Wildtiere im Serengeti-Park

Pater-David-Hirsch | Elaphurus davidianus

Der Davidshirsch oder Milu lebte früher in Nordchina und der südlichen Mongolei. In der freien Wildbahn ist er mittlerweile vollständig ausgestorben. 1865 gab es eine letzte Herde mit 120 Tieren im kaiserlichen Wildpark bei Peking. Dort wurde sie vom französischen Missionar David entdeckt und nach ihm benannt. Man brachte einige Tiere nach Paris und London, wo sie sich erfolgreich fortpflanzten.

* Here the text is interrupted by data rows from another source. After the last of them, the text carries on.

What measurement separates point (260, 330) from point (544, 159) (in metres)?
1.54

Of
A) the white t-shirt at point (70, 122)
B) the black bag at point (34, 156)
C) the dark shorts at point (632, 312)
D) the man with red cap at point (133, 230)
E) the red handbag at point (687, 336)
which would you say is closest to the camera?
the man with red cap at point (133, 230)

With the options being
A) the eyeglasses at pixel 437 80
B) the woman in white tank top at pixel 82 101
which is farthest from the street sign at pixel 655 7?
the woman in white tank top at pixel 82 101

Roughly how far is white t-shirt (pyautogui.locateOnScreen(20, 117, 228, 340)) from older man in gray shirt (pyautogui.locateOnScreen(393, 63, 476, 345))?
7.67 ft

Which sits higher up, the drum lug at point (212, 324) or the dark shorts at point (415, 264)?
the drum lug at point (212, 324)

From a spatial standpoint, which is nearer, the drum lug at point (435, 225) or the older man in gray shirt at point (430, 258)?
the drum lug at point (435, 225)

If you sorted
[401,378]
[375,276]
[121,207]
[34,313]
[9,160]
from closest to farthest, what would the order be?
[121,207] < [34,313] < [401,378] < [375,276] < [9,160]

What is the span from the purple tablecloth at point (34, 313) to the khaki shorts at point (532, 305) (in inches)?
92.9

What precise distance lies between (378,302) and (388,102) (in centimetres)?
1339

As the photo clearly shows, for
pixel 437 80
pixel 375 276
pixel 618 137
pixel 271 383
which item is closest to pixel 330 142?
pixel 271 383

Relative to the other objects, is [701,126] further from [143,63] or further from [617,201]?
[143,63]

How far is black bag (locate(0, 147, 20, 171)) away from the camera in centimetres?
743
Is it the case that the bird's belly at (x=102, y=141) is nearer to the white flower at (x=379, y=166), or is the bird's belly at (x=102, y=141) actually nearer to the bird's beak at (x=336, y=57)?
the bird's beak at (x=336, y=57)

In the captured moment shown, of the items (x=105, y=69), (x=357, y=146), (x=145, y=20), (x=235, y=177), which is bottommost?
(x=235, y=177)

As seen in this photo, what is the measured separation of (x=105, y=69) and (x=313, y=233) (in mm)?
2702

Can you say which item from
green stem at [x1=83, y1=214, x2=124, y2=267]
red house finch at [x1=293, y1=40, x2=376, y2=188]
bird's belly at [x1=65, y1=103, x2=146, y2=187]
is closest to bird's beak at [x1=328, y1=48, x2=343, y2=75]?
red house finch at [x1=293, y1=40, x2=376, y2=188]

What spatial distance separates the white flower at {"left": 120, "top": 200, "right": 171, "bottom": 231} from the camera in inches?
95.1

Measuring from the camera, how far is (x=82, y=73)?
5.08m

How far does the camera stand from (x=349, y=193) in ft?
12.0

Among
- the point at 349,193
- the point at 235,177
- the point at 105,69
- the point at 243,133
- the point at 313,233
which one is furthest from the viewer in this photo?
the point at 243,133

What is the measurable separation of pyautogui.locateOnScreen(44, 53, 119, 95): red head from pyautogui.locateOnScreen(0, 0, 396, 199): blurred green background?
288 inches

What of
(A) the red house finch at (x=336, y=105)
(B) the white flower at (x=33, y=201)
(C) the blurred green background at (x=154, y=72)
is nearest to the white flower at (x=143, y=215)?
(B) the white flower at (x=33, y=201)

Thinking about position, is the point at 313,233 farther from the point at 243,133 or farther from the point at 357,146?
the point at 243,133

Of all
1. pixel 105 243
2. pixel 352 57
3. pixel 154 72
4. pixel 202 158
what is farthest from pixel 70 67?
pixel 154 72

Auch der englische Herzog von Bedford erwarb einige Jungtiere und setzte sie auf seinem Besitz aus. 30 Jahre später wurde der kaiserliche Wildpark bei Peking durch Unwetter vollkommen überflutet, so dass die gesamte Herde ausgelöscht wurde. Zum Glück konnte der Herzog von Bedford seine Tiere über die Weltkriege retten. Aus seiner Herde wurden nach dem Zweiten Weltkrieg die Tiergärten mit Davidshirschen versorgt. Davidshirsche haben eine besondere Eigenschaft: Sie werden zweimal im Jahr brunftig und werfen zweimal im Jahr ihr Geweih ab! Außerdem sind sie echte Sumpftiere, sie können hervorragend schwimmen und lieben Wasserpflanzen. Bei uns im Serengeti-Park siehst Du sie gern am und im Wasser. Zur Brunft haben sie eine eigentümliche Art der Werbung: Die Männchen vermischen ihren Urin im Schlamm und wälzen sich darin. Dieser „Duft“ wirkt auf die Weibchen wie ein Parfüm, und wer am stärksten riecht hat die besten Chancen bei der Paarung!